Lazy days sprout creativity. They allow enough head space for the mind to form new thoughts, ideas, and ways of envisioning itself in the world. Lazy days are essentially days of rest for a bloated brain, and this form of mental relaxation is necessary for the birth of creative projects.
At least, that’s what I tell myself on lazy days, when I do nothing more than read an excess of Wuthering Heights out loud, jot down a few story ideas in my notebook, play around on an out-of-tune guitar and electric drum kit, and watch my boyfriend make a stop-motion film out of some Lego, Bristol board, and a camera. This last is an example of what happens when your professor gives you creative license on your end-of-term project rather than simply requiring you to write an essay.
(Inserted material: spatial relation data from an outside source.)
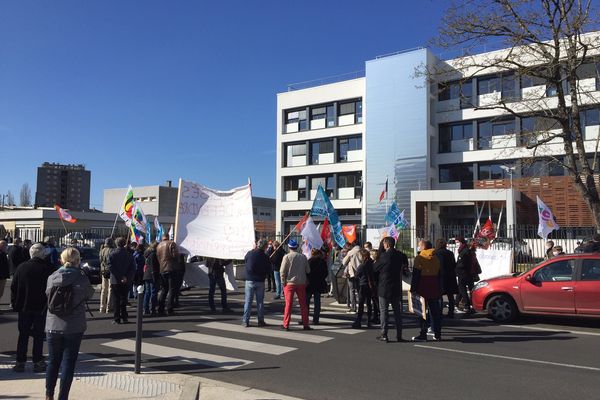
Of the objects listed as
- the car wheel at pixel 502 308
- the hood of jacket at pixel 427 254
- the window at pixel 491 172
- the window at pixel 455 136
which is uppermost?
the window at pixel 455 136

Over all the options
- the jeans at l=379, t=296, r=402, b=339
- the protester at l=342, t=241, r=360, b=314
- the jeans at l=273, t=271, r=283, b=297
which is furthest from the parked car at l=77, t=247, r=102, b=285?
the jeans at l=379, t=296, r=402, b=339

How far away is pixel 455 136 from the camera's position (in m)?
40.0

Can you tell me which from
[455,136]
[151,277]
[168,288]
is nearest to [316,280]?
[168,288]

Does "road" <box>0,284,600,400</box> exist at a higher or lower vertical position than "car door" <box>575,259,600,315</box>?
lower

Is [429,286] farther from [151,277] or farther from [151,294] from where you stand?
[151,294]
Though his creative endeavour was for a university course rather than merely for pleasure, and his day was much less lazy than mine, we both managed to indulge to some degree in a restful and open state of mind.
Not everyone can have lazy days. I am fortunate enough to have a short length of time, between the end of classes and the start of my summer job, in which I can entertain ideas for a novel I want to write, dive into my reading, and take numerous naps. Many people would see this as a waste of time, but to me it’s the rejuvenation of my creative energies, a day (or days) in which my mind can relax after a long sprint and warm up for the next marathon.
If you have the opportunity to enjoy a lazy day, I advise you to do so. Your brain needs rest, just as much as any other part of you.